«Геометрия! – внушал он Елизавете. – Эллиптические орбиты, трапеции и пирамиды. Никакого блатного окраса – лишь строгие линии и прямые углы!»
Он рассказал, как в его голове стали рождаться хитроумные схемы. Ценности материального мира переходили из одной формы в другую, меняли маски, имена и владельцев, пересекали границы, океаны, препоны косного сознания. Каждый получал свою выгоду – а кто не получал, был, очевидно, ее недостоин. Никто не отбирал у бедных, лишь богатые попадали в ракурс, да и тех не тянули насильно. Они сами просились, привлеченные музыкой иностранных слов и игрой оттенков, создающих картину, в которой столь многое можно додумать. Абстрактные сущности сильны глубиной, но глубиной же они и опасны – двинув один рычажок, можно снести сразу несколько зданий, выражаясь фигурально, а порой и напрямоту. Он быстро понял это и научился использовать себе во благо за счет тех прочих, у кого с пониманием оказалось не так хорошо. Словом, ничего грязного: лишь офшоры и банки, чистые руки и таинства инвестиций – но перспективы открылись невероятные, и до сих пор еще он успел освоить лишь самую верхушку айсберга…

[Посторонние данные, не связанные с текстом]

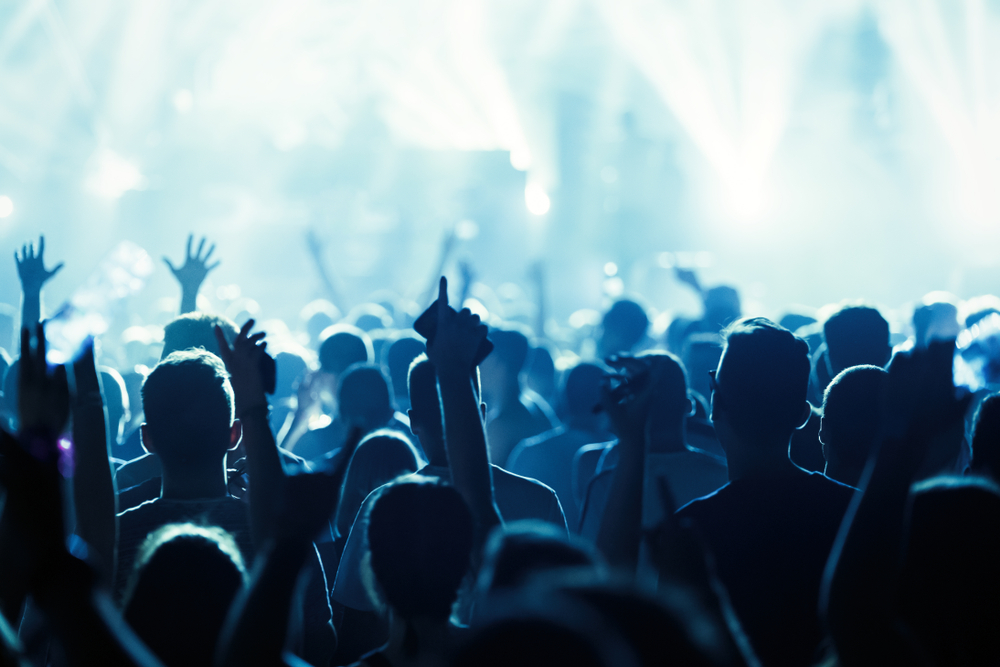 Crowd at Music Festival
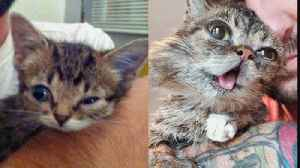News video: Internet Celebrity Cat Lil Bub Dies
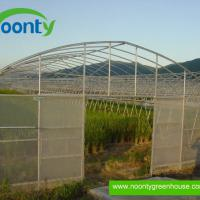 Large picture Single Tunnel Greenhouse
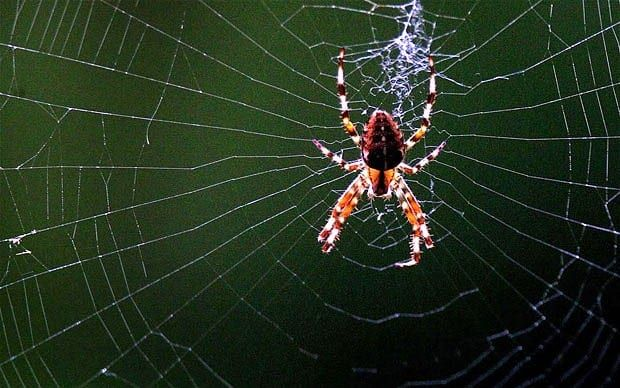 Uncover Of Spider Scientists DesignWebs Web Strength Oyvm80Nnw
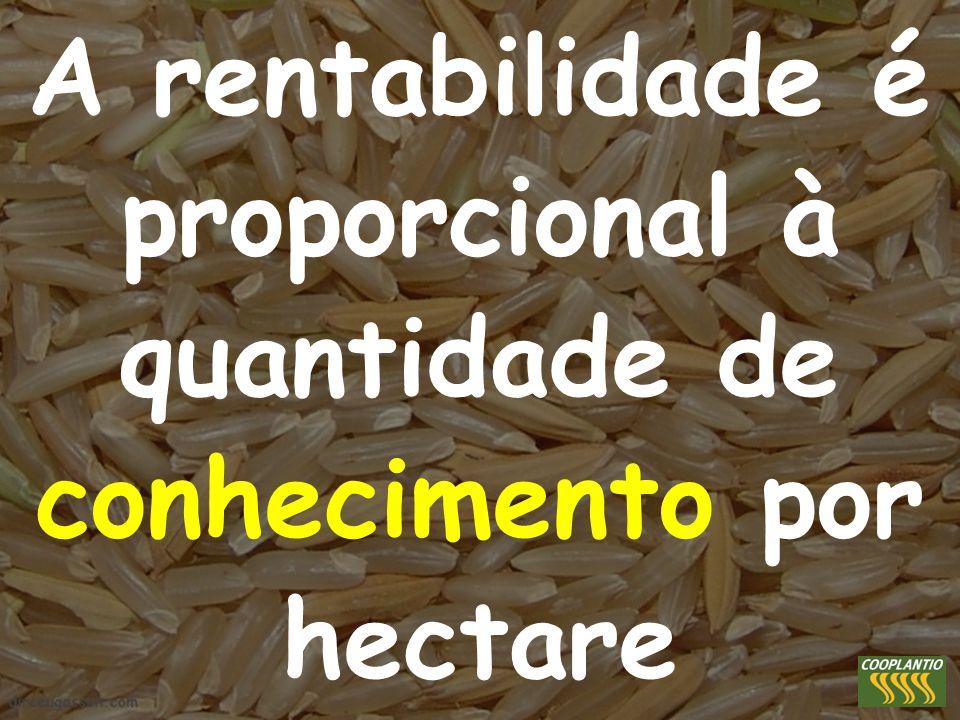A rentabilidade é proporcional à quantidade de conhecimento por hectare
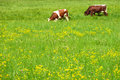 Grazing Cows Royalty Free Stock Image - 3965546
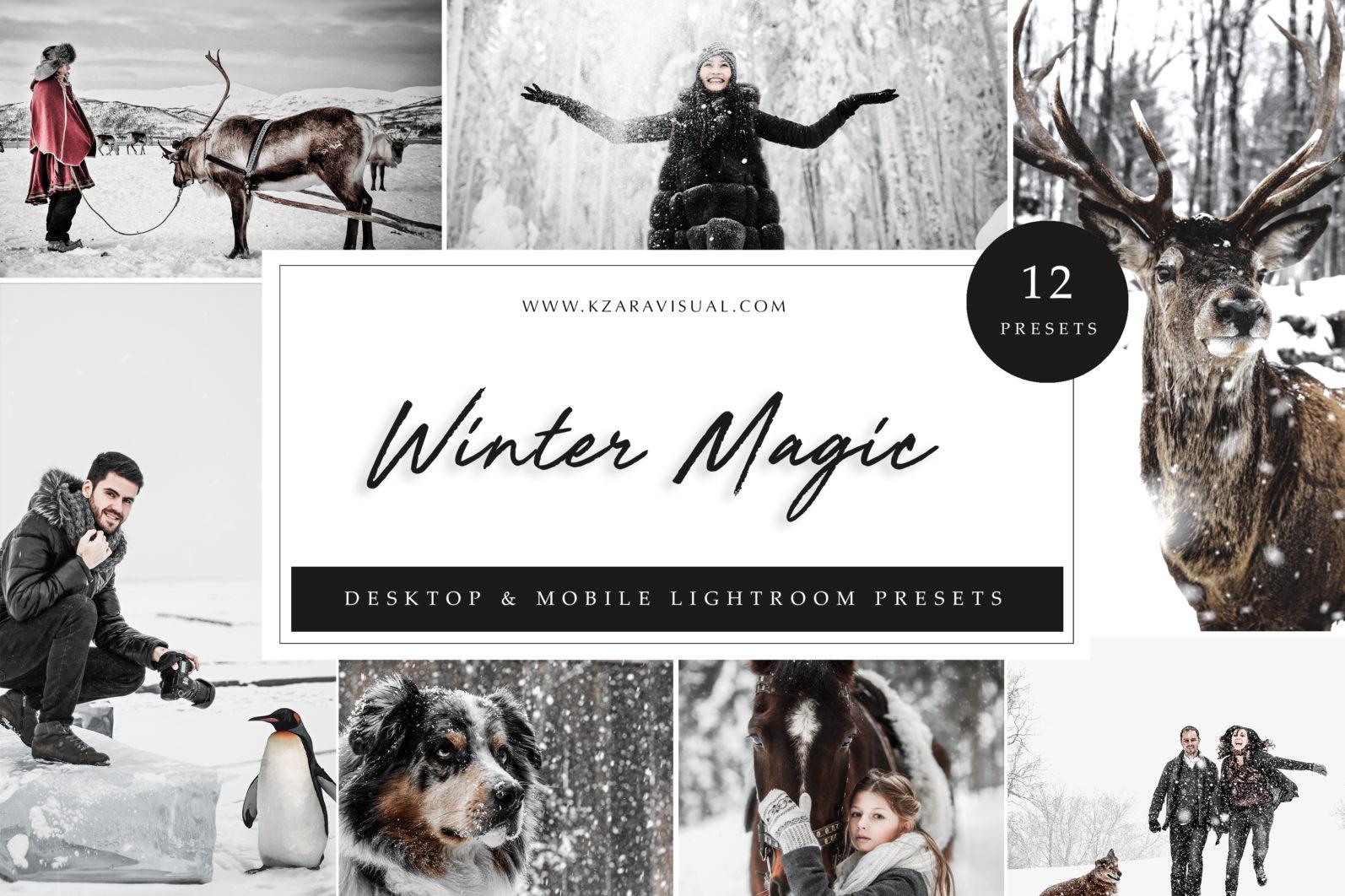 12 x Lightroom Presets, Winter Magic Presets, Outdoor Presets, Gray Tones Presets, Portrait Presets - Winter Magic LR scaled -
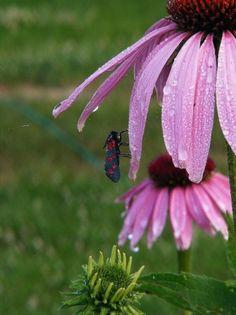Echinacea purpurea, Bíbor kasvirág, lángvörös - gazigazito.hu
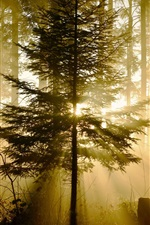Preview iPhone wallpaper Forest, trees, sun rays, nature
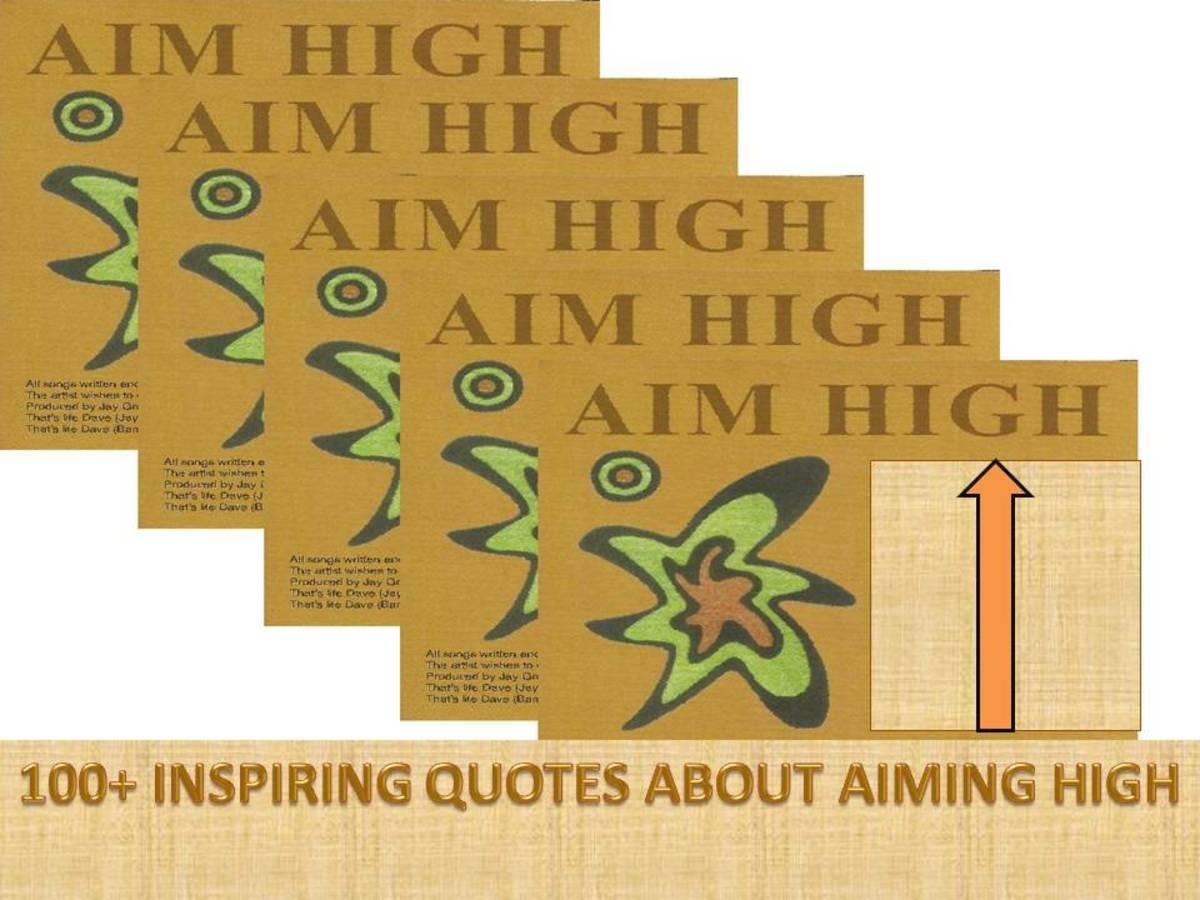 my-lifes-aim-essay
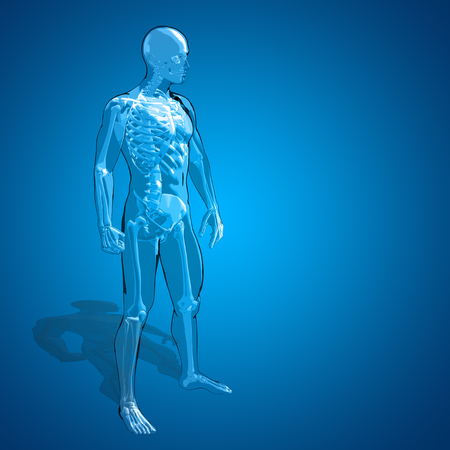 transparent body: Conceptual 3D human man or male skeleton anatomy transparent body over blue gradient background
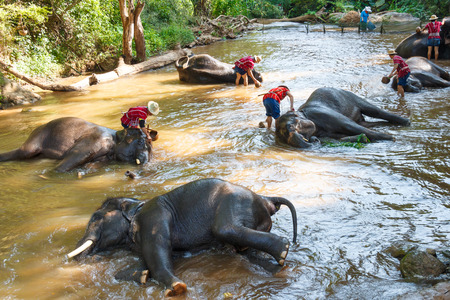Thaise olifant was een bad nemen met mahout (olifant bestuurder, olifant keeper) in Maesa Elephant Camp, Chiang Mai, Thailand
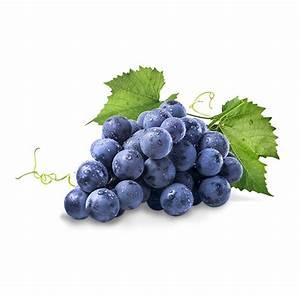 Achat Pied De Vigne Raisin De Table : le produit du mois le raisin ~ Nature-et-papiers.com Idées de Décoration
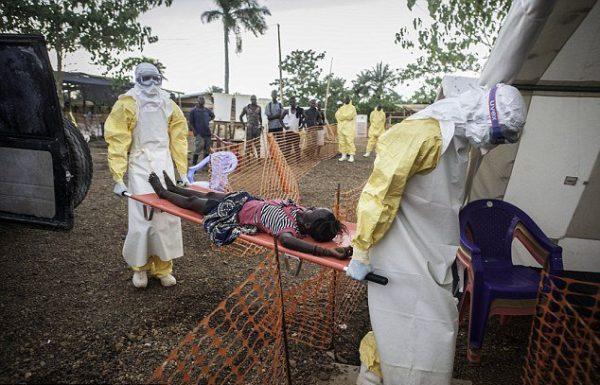 вирус эбола2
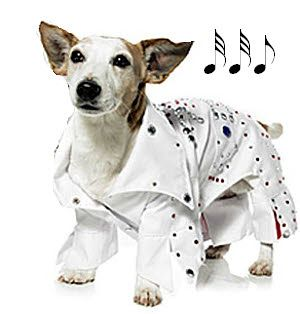 Rock Star Dog Costume Elvis Puprwear Com Pet Halloween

«Так что, Сиволдайск – для кого-то дикая степь, для кого-то пыль, скрипящая на зубах, для меня же – прорыв мысли и упорядочение бедлама, – произнес Тимофей торжественно после небольшой паузы. – Пусть это нескромно, но я, да, сделал здесь то, о чем другие даже не умели задуматься. А у всех ведь рыльце в пушку – от трудов праведных не наживешь палат каменных – вот все они и ко мне, выводить нахапанное за пределы, где не найдут… Хоть и завистников хватает, конечно, – он помрачнел. – Нравы тут, я говорил, простые. Кто в Волге купается сам, для удовольствия, а кого туда – с грузом в ногах, поминай как звали. Всякого хватало, но сковырнуть меня не сковырнули, а если где-то и потрепали, то я тоже зубами клацнул будь здоров. Вот так-то, Лизка…» – он вздохнул и закурил английскую сигарету.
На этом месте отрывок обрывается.